> _EXTRACTED TEXT_:
++++

Physical gold demand in Asia stayed soft this week, with premiums in top hub China easing further as fresh COVID-19 restrictions dimmed activity while higher domestic prices put off most buyers in India.
Premiums in China eased to $10-15 an ounce over benchmark spot prices from last week’s $8-$25.
“Although seasonal demand is quite strong globally, the recent uptick in market prices coupled with renewed COVID lockdowns in China have dampened domestic demand,” said independent analyst Ross Norman.
The premiums had been spiking since September, reaching as high as $45 at one point, but have eased this month. China’s central bank controls how much gold enters the country via quotas to commercial banks.
Bernard Sin, regional director, Greater China at MKS PAMP said that “just when the market got excited with re-opening, PBOC drained liquidity and warned on rising inflationary pressure while gold market saw a flush out last week,” adding demand could slowly creep in again into year-end.

++++

> _TASK INSTRUCTIONS_:
(A) Answer these questions from the gold demand article:
(i) What range were premiums in China this week?
(ii) What was the highest premium reached since September?
(iii) What position does Bernard Sin hold?
(B) Say whether each statement agrees with the gold demand article, and quote the words that decide it.
(i) Premiums in China last week ranged from $8 to $25.
(ii) Lower domestic prices drew most buyers in India.
(iii) China's central bank uses quotas to commercial banks to control how much gold enters the country.
(C) Transcribe the gold demand article between "The premiums had" and "to commercial banks.", inclusive.
The entries aren't needed for this work.

++++

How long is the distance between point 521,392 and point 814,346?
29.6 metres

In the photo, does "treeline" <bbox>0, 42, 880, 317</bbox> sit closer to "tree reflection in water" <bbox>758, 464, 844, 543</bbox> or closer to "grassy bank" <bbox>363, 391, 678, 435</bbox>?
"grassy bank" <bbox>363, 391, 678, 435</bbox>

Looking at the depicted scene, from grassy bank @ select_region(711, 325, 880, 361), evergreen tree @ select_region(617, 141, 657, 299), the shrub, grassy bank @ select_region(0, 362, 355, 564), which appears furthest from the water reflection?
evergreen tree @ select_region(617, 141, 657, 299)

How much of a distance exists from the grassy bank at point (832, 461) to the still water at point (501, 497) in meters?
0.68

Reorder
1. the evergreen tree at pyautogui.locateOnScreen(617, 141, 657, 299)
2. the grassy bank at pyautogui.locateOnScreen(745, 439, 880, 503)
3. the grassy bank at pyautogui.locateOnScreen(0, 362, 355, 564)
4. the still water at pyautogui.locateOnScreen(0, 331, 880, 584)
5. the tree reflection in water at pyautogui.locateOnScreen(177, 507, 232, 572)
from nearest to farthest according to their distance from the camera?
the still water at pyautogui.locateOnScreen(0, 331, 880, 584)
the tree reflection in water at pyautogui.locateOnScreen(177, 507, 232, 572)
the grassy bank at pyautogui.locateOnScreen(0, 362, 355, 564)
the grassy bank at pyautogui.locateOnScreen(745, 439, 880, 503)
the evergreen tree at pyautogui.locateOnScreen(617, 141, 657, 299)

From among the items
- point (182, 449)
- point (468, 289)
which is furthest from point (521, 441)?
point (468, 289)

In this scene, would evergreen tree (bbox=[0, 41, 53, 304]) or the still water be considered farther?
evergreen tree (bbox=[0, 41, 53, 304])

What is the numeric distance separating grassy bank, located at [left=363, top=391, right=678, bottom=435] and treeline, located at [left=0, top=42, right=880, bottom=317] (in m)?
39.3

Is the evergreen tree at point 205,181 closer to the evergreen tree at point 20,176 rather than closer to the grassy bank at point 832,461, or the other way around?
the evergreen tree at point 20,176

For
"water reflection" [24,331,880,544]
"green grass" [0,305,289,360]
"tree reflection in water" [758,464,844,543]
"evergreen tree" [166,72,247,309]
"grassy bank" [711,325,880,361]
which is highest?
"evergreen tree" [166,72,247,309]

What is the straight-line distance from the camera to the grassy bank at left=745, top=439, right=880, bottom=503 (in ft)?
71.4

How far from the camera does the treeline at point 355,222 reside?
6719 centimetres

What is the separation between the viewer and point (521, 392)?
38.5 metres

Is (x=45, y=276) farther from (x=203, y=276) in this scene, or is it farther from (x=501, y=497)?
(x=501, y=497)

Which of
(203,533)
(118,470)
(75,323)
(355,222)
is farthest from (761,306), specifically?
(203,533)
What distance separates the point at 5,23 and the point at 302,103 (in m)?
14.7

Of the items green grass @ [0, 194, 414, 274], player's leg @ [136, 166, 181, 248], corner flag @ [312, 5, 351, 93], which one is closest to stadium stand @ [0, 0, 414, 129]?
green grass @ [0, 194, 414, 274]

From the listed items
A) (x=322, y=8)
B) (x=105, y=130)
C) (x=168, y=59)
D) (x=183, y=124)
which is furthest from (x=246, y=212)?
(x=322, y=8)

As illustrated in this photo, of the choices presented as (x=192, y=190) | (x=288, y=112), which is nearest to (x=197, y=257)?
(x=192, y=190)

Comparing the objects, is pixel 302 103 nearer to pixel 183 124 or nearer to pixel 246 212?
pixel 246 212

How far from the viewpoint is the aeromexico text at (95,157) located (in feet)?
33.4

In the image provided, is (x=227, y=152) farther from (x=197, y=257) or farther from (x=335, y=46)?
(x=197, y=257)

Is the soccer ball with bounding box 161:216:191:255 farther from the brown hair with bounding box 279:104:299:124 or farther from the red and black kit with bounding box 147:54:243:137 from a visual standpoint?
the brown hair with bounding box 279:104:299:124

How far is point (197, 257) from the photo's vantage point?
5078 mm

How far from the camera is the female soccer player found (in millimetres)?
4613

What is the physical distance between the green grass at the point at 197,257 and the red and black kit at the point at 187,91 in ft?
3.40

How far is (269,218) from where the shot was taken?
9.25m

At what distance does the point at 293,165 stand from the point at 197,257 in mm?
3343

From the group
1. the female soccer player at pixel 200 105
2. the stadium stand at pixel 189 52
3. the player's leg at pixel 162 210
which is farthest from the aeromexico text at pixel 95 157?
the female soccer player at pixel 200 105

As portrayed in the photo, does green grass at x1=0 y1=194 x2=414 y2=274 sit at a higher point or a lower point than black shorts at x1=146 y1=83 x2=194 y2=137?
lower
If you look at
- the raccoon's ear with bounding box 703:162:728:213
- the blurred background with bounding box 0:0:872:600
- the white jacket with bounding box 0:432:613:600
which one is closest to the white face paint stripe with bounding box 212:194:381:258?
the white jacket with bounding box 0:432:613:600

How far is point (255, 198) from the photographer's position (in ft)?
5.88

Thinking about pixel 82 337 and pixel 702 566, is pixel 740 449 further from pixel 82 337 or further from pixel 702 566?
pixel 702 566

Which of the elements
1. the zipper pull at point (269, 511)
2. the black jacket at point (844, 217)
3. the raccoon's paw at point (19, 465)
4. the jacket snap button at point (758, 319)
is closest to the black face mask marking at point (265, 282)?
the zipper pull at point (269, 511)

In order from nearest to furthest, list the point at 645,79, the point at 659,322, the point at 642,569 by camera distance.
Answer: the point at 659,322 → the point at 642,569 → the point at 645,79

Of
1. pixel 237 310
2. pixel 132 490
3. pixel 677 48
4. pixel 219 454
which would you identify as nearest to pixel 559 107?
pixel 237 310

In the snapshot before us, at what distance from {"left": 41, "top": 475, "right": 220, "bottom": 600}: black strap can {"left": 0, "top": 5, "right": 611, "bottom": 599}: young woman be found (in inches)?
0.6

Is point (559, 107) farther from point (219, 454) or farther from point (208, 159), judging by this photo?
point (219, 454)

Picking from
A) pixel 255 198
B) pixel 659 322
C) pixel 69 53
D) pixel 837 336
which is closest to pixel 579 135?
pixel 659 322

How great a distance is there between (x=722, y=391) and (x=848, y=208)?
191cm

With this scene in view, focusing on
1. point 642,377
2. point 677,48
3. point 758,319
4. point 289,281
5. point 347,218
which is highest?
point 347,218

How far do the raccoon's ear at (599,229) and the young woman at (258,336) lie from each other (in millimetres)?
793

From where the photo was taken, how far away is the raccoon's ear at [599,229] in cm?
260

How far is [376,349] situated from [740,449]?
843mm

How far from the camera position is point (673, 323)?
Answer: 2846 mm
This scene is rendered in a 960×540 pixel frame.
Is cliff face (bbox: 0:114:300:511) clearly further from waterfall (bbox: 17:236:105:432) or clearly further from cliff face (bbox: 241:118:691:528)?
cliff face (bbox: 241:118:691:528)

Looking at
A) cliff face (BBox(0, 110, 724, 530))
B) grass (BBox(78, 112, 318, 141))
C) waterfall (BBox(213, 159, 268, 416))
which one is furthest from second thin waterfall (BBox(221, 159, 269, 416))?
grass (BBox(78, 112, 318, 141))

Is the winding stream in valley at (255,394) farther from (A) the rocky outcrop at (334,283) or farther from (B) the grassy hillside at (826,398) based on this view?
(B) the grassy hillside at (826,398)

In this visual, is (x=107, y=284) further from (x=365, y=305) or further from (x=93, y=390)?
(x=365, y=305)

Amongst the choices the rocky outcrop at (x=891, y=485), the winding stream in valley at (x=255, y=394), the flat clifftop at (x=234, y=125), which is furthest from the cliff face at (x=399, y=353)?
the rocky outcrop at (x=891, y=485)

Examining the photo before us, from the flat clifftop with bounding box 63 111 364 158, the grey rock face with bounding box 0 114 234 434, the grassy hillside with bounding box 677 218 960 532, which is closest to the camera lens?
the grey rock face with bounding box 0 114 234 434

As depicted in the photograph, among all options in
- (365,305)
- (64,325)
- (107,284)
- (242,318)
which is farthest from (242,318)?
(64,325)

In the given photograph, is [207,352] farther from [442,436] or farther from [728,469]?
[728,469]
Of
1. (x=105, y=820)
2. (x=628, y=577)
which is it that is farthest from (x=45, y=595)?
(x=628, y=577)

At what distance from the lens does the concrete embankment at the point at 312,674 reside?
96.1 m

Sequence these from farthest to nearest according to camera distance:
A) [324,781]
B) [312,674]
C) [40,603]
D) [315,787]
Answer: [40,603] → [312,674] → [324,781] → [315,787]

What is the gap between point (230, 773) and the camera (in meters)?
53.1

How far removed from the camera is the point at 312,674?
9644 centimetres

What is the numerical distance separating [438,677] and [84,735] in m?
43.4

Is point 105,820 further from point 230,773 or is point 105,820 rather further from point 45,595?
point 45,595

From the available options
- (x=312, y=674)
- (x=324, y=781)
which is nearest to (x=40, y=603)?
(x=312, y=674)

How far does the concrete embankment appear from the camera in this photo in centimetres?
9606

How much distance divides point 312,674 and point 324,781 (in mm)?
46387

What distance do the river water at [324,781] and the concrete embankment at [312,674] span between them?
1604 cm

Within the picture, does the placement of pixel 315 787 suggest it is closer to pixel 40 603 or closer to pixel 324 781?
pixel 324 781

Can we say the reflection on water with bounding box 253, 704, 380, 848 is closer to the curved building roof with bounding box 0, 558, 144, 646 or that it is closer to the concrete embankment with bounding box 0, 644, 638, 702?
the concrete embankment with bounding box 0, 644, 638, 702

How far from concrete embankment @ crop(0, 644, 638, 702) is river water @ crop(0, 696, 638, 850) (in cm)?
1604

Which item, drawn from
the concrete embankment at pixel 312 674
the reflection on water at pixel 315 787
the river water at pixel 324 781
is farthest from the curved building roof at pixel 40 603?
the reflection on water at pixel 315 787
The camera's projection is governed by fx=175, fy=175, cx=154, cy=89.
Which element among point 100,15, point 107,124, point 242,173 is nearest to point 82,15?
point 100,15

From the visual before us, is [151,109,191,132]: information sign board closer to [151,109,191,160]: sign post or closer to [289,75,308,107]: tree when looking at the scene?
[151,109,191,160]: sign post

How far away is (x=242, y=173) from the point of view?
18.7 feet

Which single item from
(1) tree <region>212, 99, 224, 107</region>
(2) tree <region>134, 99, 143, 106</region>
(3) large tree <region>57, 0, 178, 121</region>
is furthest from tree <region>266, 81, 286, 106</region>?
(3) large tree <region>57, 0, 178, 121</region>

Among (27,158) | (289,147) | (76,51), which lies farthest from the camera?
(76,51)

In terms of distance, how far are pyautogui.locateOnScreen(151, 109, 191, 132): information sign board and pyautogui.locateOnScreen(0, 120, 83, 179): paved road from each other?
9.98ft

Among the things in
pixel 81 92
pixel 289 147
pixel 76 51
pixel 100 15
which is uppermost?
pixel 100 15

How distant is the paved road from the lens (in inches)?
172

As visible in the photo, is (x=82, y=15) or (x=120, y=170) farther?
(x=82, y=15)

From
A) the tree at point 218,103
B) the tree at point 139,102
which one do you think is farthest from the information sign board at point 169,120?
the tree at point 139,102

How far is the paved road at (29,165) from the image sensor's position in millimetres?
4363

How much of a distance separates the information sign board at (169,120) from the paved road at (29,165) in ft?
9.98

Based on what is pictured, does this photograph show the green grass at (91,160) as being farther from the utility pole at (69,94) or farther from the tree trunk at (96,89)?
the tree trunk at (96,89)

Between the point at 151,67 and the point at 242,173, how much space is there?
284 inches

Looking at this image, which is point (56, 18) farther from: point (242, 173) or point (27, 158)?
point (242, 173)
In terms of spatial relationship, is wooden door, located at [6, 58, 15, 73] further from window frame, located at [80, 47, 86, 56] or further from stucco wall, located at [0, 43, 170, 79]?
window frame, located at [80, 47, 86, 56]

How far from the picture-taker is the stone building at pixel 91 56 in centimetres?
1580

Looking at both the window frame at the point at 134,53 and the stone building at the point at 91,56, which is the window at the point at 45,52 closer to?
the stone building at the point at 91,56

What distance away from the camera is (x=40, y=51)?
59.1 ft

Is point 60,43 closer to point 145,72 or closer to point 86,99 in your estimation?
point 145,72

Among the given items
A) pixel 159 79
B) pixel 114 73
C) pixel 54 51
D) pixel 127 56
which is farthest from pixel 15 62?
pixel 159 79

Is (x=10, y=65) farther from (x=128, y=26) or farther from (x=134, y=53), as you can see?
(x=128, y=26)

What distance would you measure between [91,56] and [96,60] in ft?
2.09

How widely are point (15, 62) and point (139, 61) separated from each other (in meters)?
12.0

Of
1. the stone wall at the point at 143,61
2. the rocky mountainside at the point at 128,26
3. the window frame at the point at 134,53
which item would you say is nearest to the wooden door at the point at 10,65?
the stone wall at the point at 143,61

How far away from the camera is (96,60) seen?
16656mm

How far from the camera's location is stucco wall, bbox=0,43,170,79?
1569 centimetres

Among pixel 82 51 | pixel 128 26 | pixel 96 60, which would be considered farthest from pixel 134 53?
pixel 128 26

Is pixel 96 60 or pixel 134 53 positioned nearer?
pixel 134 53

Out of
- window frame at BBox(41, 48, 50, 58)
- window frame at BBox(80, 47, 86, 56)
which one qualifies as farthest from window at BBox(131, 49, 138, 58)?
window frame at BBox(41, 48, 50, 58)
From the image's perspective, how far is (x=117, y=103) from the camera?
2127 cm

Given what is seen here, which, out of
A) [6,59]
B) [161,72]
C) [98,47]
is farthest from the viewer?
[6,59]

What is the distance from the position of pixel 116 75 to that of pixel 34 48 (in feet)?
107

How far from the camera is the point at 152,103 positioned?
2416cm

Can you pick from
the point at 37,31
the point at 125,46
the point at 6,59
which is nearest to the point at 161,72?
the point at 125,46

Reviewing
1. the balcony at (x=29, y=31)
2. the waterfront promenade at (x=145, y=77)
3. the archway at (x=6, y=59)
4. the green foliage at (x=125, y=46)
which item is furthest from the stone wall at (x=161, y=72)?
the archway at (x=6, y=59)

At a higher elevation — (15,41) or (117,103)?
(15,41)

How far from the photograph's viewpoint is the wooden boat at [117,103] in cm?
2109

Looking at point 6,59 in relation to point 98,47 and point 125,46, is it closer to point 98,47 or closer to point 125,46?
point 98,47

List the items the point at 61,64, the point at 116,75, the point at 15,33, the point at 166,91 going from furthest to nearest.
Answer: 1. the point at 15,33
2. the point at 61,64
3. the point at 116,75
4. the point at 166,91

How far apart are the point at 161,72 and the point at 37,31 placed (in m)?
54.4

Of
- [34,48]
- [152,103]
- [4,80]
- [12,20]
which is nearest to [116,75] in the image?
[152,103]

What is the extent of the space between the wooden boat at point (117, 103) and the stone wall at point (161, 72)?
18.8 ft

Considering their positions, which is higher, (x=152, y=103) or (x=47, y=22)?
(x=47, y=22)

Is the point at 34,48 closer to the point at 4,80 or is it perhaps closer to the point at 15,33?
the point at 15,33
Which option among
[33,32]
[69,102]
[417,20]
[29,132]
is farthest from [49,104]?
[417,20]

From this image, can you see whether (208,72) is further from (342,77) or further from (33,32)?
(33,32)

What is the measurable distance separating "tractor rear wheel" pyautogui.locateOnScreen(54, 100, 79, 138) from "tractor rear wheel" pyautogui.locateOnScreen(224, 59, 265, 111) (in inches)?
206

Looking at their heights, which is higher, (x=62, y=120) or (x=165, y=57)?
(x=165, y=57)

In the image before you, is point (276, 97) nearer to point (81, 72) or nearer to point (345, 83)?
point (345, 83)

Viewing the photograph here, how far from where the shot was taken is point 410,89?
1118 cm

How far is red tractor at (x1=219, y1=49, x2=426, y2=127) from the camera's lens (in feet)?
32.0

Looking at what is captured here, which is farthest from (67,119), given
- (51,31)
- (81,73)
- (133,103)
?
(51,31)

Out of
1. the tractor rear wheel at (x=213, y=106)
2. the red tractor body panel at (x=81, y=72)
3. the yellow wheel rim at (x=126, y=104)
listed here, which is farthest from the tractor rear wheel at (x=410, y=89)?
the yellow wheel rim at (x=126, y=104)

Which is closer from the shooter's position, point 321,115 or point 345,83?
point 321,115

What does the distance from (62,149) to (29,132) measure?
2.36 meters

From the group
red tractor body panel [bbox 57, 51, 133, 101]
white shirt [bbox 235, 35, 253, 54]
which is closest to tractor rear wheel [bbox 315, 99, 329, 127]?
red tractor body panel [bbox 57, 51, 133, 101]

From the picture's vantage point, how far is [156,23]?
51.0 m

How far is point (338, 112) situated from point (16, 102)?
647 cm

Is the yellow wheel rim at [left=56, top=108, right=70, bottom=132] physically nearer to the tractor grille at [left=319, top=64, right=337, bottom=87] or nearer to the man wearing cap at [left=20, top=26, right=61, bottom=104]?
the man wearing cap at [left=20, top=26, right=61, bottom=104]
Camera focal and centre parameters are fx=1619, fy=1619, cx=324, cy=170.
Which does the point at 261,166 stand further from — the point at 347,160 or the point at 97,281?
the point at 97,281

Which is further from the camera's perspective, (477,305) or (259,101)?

++++

> _ANSWER SET_:
(A)
(i) $10-15 an ounce over benchmark spot prices
(ii) $45
(iii) Regional director, Greater China at MKS PAMP

(B)
(i) Yes: "Premiums in China eased to $10-15 an ounce over benchmark spot prices from last week’s $8-$25."
(ii) No: "higher domestic prices put off most buyers in India."
(iii) Yes: "China’s central bank controls how much gold enters the country via quotas to commercial banks."

(C)
The premiums had been spiking since September, reaching as high as $45 at one point, but have eased this month. China’s central bank controls how much gold enters the country via quotas to commercial banks.